Problem description> Return the entries below word for word. No picture belongs in the copy.

-- Opening Marker --

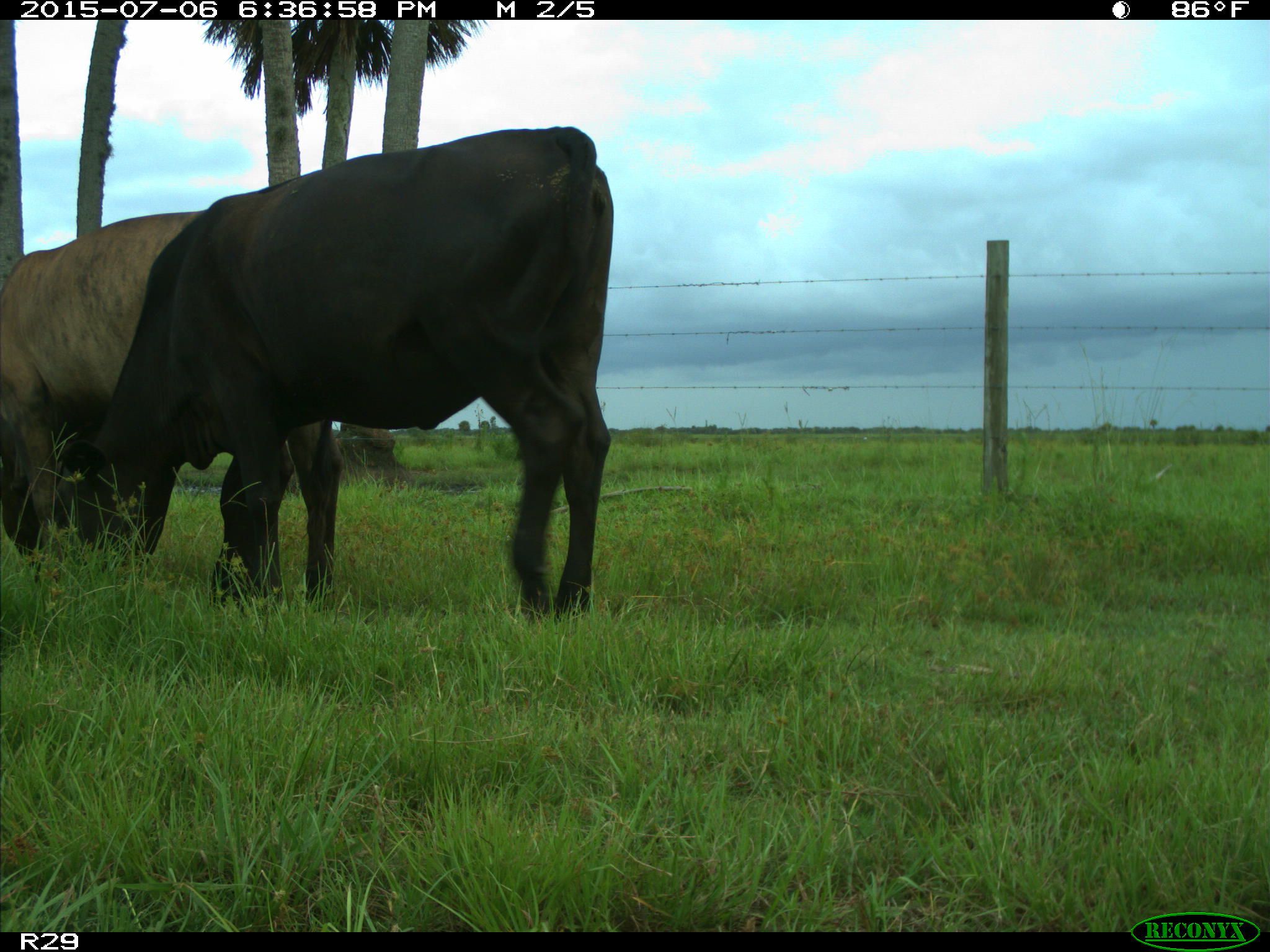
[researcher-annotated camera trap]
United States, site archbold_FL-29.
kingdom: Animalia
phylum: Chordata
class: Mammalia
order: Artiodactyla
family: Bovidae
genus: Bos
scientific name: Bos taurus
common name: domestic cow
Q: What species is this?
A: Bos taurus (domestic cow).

-- Closing Marker --

Solved problem>
[researcher-annotated camera trap]
United States, site archbold_FL-29.
kingdom: Animalia
phylum: Chordata
class: Mammalia
order: Artiodactyla
family: Bovidae
genus: Bos
scientific name: Bos taurus
common name: domestic cow
Q: What species is this?
A: Bos taurus (domestic cow).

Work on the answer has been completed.